The Seven Hills Neighborhood Houses Center (aka Neighborhood House) at 901 Findlay Street in Cincinnati’s West End has been a social services resource and community gathering place since 1961. Housed in an 18,000-square foot building at Findlay and Baymiller Streets in Cincinnati’s historic West End, it is a daily safe-haven and second home serving approximately 2,500-3,000 at-risk children, teens, families, seniors, and disadvantaged citizens annually. Indeed, the West End is one of Cincinnati’s most socio-economically challenged areas being:
- Among the lowest life expectancies of Cincinnati’s neighborhoods (69.8, which is ≤18 years than others)
- The 4th highest infant mortality rate (IMR) in a city with one of the nation’s highest averages.
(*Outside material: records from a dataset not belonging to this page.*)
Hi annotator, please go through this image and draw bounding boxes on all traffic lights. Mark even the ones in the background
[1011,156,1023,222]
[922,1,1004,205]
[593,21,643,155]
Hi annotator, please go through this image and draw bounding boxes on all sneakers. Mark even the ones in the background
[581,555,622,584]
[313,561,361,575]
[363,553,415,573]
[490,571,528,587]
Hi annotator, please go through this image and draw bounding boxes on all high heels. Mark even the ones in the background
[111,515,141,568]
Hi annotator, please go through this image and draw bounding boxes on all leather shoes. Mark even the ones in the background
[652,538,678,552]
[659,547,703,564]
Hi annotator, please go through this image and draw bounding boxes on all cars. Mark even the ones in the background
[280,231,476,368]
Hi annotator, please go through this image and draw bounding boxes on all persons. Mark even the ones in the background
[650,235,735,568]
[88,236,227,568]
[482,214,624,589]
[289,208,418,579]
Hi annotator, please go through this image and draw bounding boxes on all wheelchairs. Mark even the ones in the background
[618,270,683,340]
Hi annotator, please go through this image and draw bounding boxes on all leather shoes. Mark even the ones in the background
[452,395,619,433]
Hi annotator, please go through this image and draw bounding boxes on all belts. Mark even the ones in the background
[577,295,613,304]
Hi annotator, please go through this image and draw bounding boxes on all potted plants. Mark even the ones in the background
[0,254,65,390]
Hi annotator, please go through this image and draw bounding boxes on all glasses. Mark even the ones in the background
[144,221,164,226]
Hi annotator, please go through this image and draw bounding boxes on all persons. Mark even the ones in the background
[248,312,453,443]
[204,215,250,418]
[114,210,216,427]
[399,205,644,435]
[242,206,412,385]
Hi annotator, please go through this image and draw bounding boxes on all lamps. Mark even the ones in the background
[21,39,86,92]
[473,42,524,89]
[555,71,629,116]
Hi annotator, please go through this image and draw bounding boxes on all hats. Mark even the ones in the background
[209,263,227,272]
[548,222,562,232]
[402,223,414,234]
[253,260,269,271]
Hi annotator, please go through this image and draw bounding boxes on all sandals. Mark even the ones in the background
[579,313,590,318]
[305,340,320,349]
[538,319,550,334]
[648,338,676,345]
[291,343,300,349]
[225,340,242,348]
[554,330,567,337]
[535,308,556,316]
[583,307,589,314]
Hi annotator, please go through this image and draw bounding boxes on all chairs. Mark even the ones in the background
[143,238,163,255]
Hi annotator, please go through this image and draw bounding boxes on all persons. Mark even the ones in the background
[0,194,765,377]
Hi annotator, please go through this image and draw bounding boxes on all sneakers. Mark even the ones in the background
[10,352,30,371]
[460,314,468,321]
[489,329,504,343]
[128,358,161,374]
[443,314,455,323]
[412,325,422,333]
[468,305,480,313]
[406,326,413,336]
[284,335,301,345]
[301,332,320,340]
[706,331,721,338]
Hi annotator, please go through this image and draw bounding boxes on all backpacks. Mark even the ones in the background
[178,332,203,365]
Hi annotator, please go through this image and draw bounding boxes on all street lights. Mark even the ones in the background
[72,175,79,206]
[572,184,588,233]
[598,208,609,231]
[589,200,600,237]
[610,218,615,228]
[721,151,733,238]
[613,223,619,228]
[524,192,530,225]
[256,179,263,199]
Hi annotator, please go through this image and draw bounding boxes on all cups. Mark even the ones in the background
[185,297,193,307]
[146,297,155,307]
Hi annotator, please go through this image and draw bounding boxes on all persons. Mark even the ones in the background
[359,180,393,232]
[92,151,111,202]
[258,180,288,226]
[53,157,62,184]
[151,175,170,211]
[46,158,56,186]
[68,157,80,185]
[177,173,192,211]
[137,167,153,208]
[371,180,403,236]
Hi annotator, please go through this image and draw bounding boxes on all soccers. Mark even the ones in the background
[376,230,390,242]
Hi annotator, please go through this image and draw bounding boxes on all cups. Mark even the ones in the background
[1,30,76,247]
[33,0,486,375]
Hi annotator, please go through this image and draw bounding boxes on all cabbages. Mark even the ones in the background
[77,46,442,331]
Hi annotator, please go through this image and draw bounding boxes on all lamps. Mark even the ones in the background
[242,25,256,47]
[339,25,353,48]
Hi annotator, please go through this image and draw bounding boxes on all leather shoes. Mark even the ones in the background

At 19.2/1,000 births, the West End’s IMR is 3 times the national and twice Cincinnati’s average.
- The 4th lowest average income ($12,274) — about 25% below the poverty line
- Three of Cincinnati’s bottom ten socio-economic census tracts
- 33% of residents who lack a high school diploma in a community of 6,627 (Census 2010).
- Nearly 88% of the West End’s population are African American;
- 9% are female; 70% are single mother homes, compared to a 27.5% Cincinnati average.
- 4% are younger than 20; just 24.2% aged 25+ have a degree beyond high school
Mission: As partners in the communities we serve, we are dedicated to improving the quality of life of our neighbors.
Vision: To create health and prosperity for all our neighbors.
Strategy: Identify initiatives proven to mitigate both root causes and the symptoms of poverty, implement them at the Neighborhood House, elsewhere in the West End, and share our results broadly.
The Neighborhood House focuses on children and their families. This sets the Center apart from other West End social services entities. It is important that children feel loved at home. They are also loved within the Neighborhood House family. People who are loved and valued feel better about themselves. They accomplish more. Having a healthy life is equally important. Poor health, whether physical, emotional, mental, or dietary, is endemic to underprivileged communities. It impedes happiness, education, and employment. Prosperity is key to having health and to some degree to happiness. Prosperous communities have lower levels of health problems. Prosperous families don’t face the pressures that other families do. Good jobs are key to prosperity. Education and training are keys to well-paying jobs. The Neighborhood House principally serves residents of the West End, where it is located. It also served those from other nearby neighborhoods, including some who have moved, but still use the Neighborhood House’s services.